Dataset entries

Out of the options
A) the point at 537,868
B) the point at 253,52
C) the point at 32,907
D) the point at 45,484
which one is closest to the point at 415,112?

Exercise objective: Turn the lines of the records into a numbered list, leaving out any blank lines.

Answer to this exercise:
1. Out of the options
2. A) the point at 537,868
3. B) the point at 253,52
4. C) the point at 32,907
5. D) the point at 45,484
6. which one is closest to the point at 415,112?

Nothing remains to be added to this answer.